Process OSS data stored in open source formats - MaxCompute

This topic describes how to use the MaxCompute unstructured framework to process Object Storage Service (OSS) data that is stored in open source formats. The formats include ORC, PARQUET, SEQUENCEFILE, RCFILE, AVRO, and TEXTFILE.

You can create, search, configure, and process external tables in the DataWorks console. You can also query and analyze data in external tables. For more information, see External table.
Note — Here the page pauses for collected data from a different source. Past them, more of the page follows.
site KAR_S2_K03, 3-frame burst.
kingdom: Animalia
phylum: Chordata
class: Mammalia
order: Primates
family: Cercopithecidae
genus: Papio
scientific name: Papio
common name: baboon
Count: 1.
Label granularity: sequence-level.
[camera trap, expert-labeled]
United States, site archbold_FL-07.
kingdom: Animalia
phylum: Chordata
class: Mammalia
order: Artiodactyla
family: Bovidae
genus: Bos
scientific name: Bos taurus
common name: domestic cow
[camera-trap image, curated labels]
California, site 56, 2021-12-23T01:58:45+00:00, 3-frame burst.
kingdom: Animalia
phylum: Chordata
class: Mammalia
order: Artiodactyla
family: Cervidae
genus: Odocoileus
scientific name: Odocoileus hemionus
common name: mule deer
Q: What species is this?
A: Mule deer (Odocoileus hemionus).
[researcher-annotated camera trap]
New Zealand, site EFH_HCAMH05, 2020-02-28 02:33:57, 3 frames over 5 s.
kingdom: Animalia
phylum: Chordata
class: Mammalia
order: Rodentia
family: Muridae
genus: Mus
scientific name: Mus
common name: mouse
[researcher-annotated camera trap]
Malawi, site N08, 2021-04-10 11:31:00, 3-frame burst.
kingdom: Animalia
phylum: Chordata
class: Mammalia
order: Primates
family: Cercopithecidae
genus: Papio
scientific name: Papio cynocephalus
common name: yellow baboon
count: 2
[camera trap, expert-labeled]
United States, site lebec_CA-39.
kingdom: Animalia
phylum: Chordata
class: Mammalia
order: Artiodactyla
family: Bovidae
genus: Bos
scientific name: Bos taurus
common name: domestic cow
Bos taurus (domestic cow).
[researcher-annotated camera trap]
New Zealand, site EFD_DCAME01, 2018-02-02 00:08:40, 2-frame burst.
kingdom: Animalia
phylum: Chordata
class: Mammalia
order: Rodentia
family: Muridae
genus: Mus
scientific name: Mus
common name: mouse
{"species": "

For data that is stored in open source formats, the unstructured framework calls the implementation method provided by an open source community to parse the data. The method can be seamlessly integrated with MaxCompute to read and parse data stored in open source formats.

Note Before you process the OSS data stored in open source formats, you must use STS to authorize access to OSS first. For more information, see STS authorization.

Syntax to create an external table

The MaxCompute unstructured framework uses external tables to access data stored in various formats. The following code describes the syntax that is used to create an external table. Then, the table can be used to access OSS data that is stored in open source formats.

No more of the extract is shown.